Bursting with bright flavors, Gullah cuisine celebrates love and family in its straight-forward style
Spend time in the Lowcountry, and you’re bound to hear the term Gullah. The Gullah people, descendants of South Carolina slaves who worked Lowcountry rice plantations, have retained much of their traditional culture and foodways. Many Gullah families continue to reside on the Sea Islands where their ancestors were left in isolation during the South’s fever-plagued summers.
These slaves, most from Sierra Leone, were unable to communicate with whites—and, in some cases, with each other—and developed a Creole dialect, incorporating several West African languages peppered with vocabulary and grammar from English, West Indian, and other tongues.
And much like their patchwork dialect—or the hand-clapping, foot-stomping, praise music of their worship services along the Carolina coast—Gullah cuisine sings in vibrant notes. It is food based on necessity, dedicated to getting the most out of whatever ingredients are on hand. In the case of the Gullah, that means rice, the ingredient still at the heart of this simple way of cooking. One-pot meals, such as gumbos and pilafs, came over with the Africans. The Gullah then cooked up their own riffs, creating culinary symphonies that blend spices such as paprika, red pepper, mace, cinnamon, and ginger with locally available shrimp, crab, pork, and tomatoes—not to mention okra, the seeds of which they brought from their homeland.
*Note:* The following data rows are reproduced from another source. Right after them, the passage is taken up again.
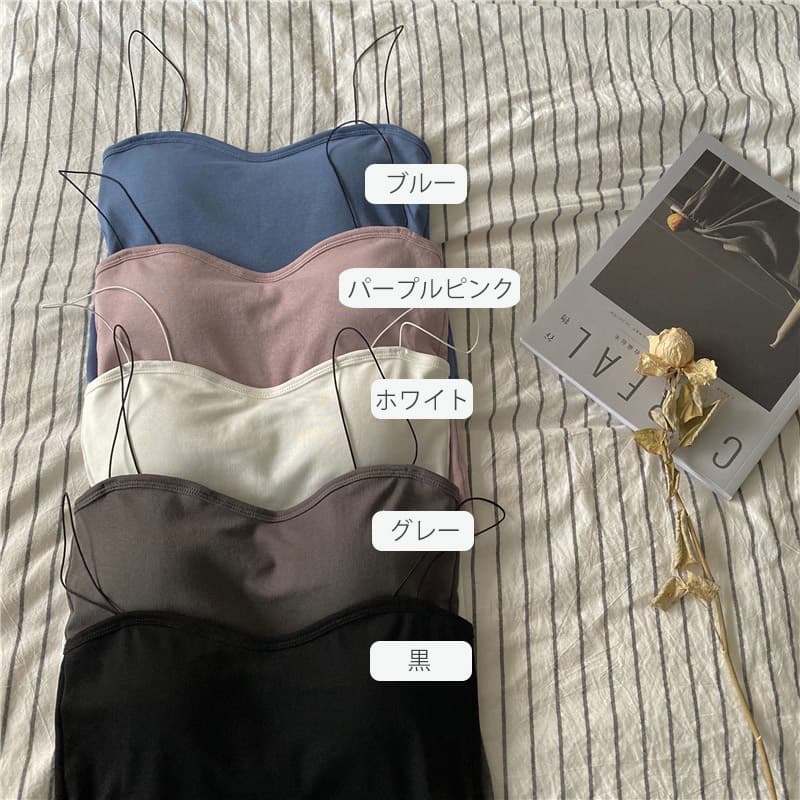 ブラトップ 華奢ストラップキャミソール カップ付きノンワイヤー下着
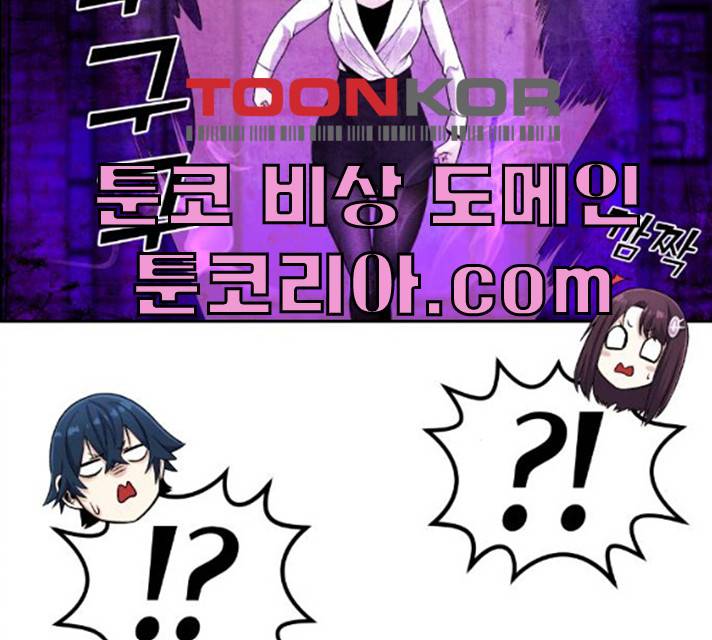 수요웹툰의 나강림 12화 13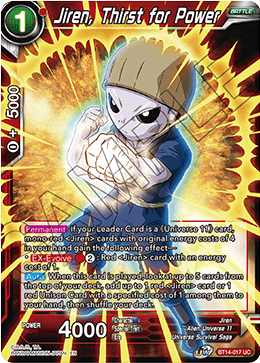 Jiren, Thirst for Power [BT14-017]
Today, Gullah influences are inextricably woven into Lowcountry cuisine. From Hoppin’ Johns to okra gumbo, you’ll find Gullah-inspired dishes—shrimp and grits, Frogmore stew (a one-pot wonder of boiled shrimp, potatoes, andouille sausage, and corn on the cob), and cornmeal-battered catfish and collards.
Gullah is a cuisine that exalts the bounty of the fields and the sea, one that honors kinship and enjoying meals together. So clap your hands and stomp your feet—we goan eat, the Gullah way.